Уже имевшийся торговый опыт и природный практический ум Никифора Михайловича вполне оправдывали его смелость и ручались за успех. Однако не легко оказалось ему получить на это дело согласие отца. Своих денег на покупку пряжи и расплату с ткачами у Никифора Михайловича не было. А Михаил Федорович, удрученный падением своей хлебной торговли, строго рассчитывал каждую копейку и к затее сына отнесся с большим недоверием. Никифор Михайлович представлял все доводы, указывал на пример других, между прочим на своих же дядей Филиппа и Савелия, у которых дело шло, хотя они и вели его очень «просто».

Наконец, он обратился к содействию добрых знакомых: Леонтия Агаповича Фролова, Хрисанфа Гавриловича Кулакова и Василия Дмитриевича Клопова, которым и Михаил Федорович, и Гликерия Александровна уже начали жаловаться, что вот, мол, «Микеша» все пристает к нам «с нанкой». Добрые знакомые поддержали энергичного молодого человека, их советы подействовали, и в 1857 году Михаил Федорович «завел нанку». Так как новое дело привлекло к себе все внимание новых фабрикантов, то для ведения прежнего и вообще для помощи в том же году был приглашен и первый служащий — Лаврентий Михайлович Панкратьев.
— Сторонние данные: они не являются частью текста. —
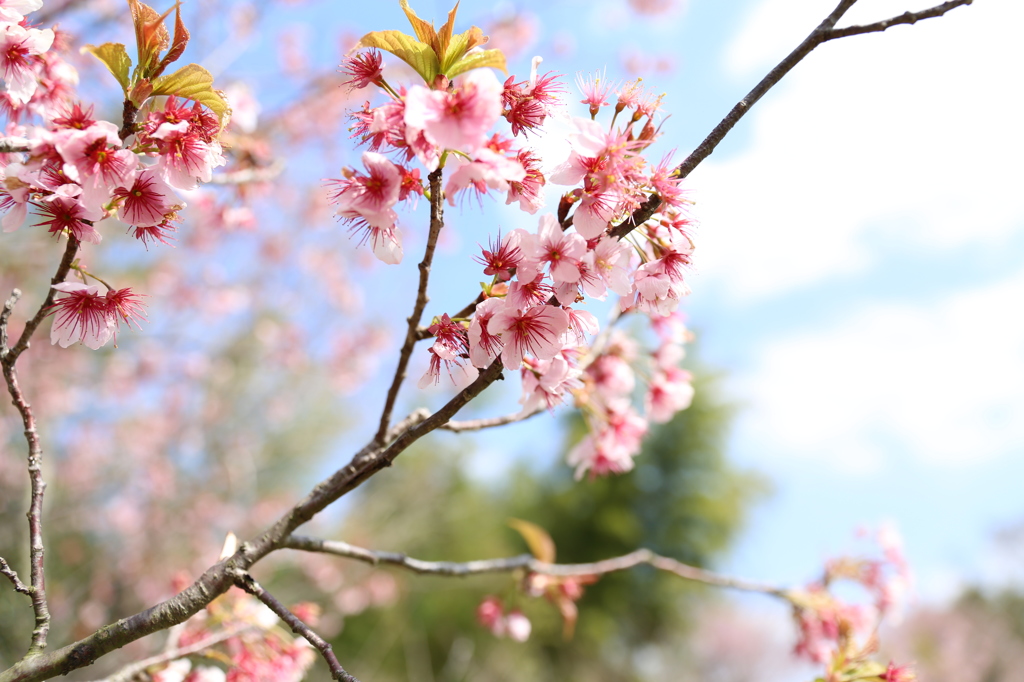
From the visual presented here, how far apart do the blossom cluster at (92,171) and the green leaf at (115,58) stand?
0.05m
Дело началось, но родители все-таки мало верили в его успех. Особенно недовольна была Гликерия Александровна. Товар вырабатывался зимой, когда у крестьян не было полевых работ, а продаваться должен был летом и осенью. Видя, как Никифор Михайлович целую зиму все только забирает все деньги из ее лавочной выручки, она почти каждую выдачу денег, особенно к концу зимы, сопровождала словами: «Разбойник ты, долго ли ты еще будешь нас обирать-то?» Никифор Михайлович горячо любил свою мать; ему, конечно, тяжело было видеть ее сомнения, но он слишком верил в успех, чтобы бросить дело. «Погоди, маменька, — ласково уговаривал он ее, — все тебе верну, придет время». И время пришло.